GIVEN TEXT
====

= Derealization =

Perception that the external world is not real

Derealization is a dissociative phenomenon characterized by an alteration in the perception of the external world, causing those with the condition to perceive it as unreal, distant, distorted, or in other ways falsified. Other symptoms include feeling as if one's environment lacks spontaneity, emotional coloring, and depth. Described as "Experiences of unreality or detachment with respect to surroundings (e.g., individuals or objects are experienced as unreal, dreamlike, foggy, lifeless or visually distorted)" in the DSM-5, it is a dissociative symptom that may appear in moments of severe stress.

Derealization is a subjective experience pertaining to a person's perception of the outside world, while depersonalization is a related symptom characterized by dissociation from one's own body and mental processes. The two are commonly experienced in conjunction but can also occur independently.

Chronic derealization is fairly rare, and may be caused by occipital–temporal dysfunction. Experiencing derealization for long periods of time or having recurring episodes can be indicative of many psychological disorders, and can cause significant distress and may cause those experiencing it to start questioning reality. Chronic derealization is estimated to occur in between 0.95% and 2.4% of the general population. Derealization is equally prevalent amongst men and women, while the onset usually occurs in adolescence; only 5% of cases of chronic derealization occur in those older than 25. Temporary derealization symptoms are commonly experienced by the general population a few times throughout their lives, with a lifetime prevalence of 26%–74% and a prevalence of 31%–66% at the time of a traumatic event.

Derealization is linked to childhood trauma, with its severity correlating directly with the reported severity of childhood maltreatment.

====

EXERCISE INSTRUCTIONS
- 1) List the words the DSM-5 description quoted in the derealization article uses for how individuals or objects are experienced.
- 2) Write out the part of the derealization article from "Perception that the" to "of severe stress.".
- 3) Continue the derealization article from its last sentence.
The listing below is separate material and has nothing to do with the derealization article.

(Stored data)

====

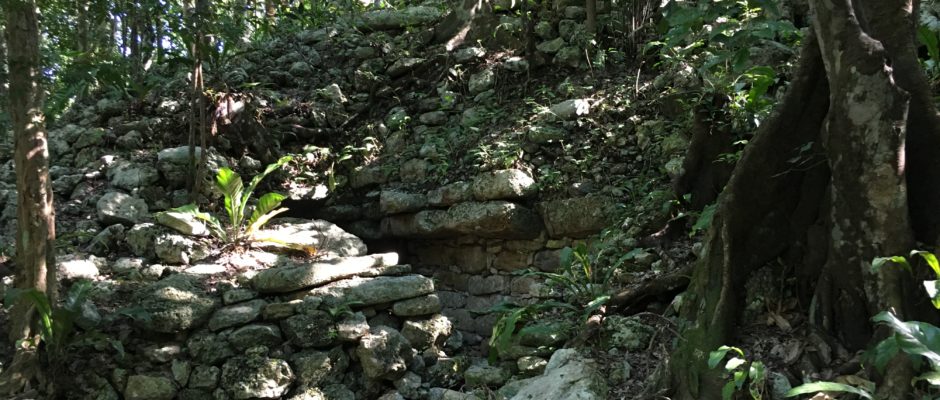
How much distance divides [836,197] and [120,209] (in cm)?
598

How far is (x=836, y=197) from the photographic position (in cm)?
309

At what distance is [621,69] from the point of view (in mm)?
7449

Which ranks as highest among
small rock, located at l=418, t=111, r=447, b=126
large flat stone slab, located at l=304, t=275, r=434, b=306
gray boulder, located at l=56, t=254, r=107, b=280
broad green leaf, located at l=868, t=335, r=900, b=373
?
small rock, located at l=418, t=111, r=447, b=126

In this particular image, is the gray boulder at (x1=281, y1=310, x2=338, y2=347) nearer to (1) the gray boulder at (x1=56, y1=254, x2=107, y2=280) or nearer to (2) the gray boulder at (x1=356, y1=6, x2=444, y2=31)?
(1) the gray boulder at (x1=56, y1=254, x2=107, y2=280)

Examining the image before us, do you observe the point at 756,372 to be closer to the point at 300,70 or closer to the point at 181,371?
the point at 181,371

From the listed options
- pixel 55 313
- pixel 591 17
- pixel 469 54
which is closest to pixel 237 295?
pixel 55 313

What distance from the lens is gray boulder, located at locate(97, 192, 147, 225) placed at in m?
5.96

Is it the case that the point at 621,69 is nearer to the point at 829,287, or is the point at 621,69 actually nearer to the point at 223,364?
the point at 829,287

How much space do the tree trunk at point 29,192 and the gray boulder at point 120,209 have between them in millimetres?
1532

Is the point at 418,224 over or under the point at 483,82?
under

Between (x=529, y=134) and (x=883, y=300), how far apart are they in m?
4.21

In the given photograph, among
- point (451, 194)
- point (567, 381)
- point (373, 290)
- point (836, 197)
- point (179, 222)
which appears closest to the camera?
point (836, 197)

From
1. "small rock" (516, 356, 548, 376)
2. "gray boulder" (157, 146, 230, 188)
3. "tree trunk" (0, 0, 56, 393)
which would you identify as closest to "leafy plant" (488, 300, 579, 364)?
"small rock" (516, 356, 548, 376)

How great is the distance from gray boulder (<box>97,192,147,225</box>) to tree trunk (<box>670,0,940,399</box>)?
16.8 feet
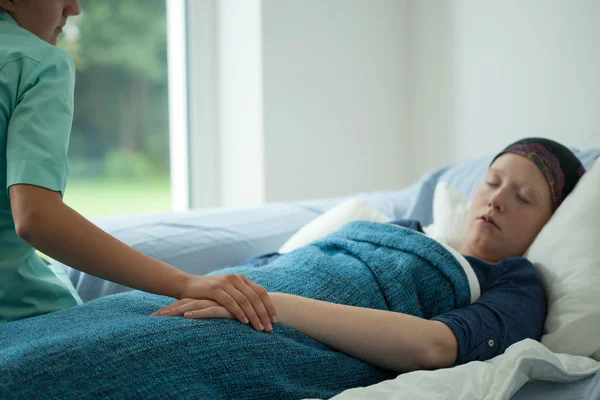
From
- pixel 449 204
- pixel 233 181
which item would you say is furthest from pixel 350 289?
pixel 233 181

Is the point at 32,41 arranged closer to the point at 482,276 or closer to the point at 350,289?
the point at 350,289

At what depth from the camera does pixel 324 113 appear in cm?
281

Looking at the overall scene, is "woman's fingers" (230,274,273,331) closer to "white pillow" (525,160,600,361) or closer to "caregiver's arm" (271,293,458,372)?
"caregiver's arm" (271,293,458,372)

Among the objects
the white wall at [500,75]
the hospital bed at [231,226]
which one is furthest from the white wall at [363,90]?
the hospital bed at [231,226]

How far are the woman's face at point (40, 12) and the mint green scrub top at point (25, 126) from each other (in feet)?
0.06

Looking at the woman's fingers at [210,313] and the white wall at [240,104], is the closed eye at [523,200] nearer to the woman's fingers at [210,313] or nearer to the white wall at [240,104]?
the woman's fingers at [210,313]

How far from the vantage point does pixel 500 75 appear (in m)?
2.52

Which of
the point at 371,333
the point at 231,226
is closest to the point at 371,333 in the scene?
the point at 371,333

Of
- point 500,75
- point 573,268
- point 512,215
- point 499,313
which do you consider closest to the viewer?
point 499,313

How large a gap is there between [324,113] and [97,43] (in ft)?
3.25

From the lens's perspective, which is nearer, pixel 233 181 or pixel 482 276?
pixel 482 276

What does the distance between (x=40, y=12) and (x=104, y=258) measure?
1.31 ft

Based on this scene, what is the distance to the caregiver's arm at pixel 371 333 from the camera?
3.25ft

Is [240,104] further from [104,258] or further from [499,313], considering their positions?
[104,258]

====

ANSWER SET
- 1) unreal, dreamlike, foggy, lifeless, visually distorted

- 2)
Perception that the external world is not real

Derealization is a dissociative phenomenon characterized by an alteration in the perception of the external world, causing those with the condition to perceive it as unreal, distant, distorted, or in other ways falsified. Other symptoms include feeling as if one's environment lacks spontaneity, emotional coloring, and depth. Described as "Experiences of unreality or detachment with respect to surroundings (e.g., individuals or objects are experienced as unreal, dreamlike, foggy, lifeless or visually distorted)" in the DSM-5, it is a dissociative symptom that may appear in moments of severe stress.

- 3)
==Description==
The experience of derealization can be described as feeling as if a substance separates a person from the outside world, such as a sensory fog, pane of glass, or veil. The person may feel as if they are viewing their surroundings through VR glasses, through glass, or on a movie screen. Some report that what they see lacks vividness and Emotional response to visual recognition of loved ones may be significantly reduced. Feelings of déjà vu or jamais vu are common. One may not be sure whether what one perceives is real. The world may seem as if it were going through a dolly zoom effect. Such perceptual abnormalities may also extend to hearing, taste, and smell. An important differentiation between hallucination and derealization is that one does not hear, see, or experience things that are not real or visible during derealization; rather, one experiences their surroundings as distant or dreamlike. During this state of altered perception, one is aware of the feeling's subjective nature.

The degree of familiarity one has with one's surroundings is among one's sensory and psychological identity, memory foundation, and history when experiencing a place. People experiencing derealization block this identifying foundation from recall. This "blocking effect" creates a discrepancy of correlation between one's perception of one's surroundings during derealization and what one would perceive in its absence.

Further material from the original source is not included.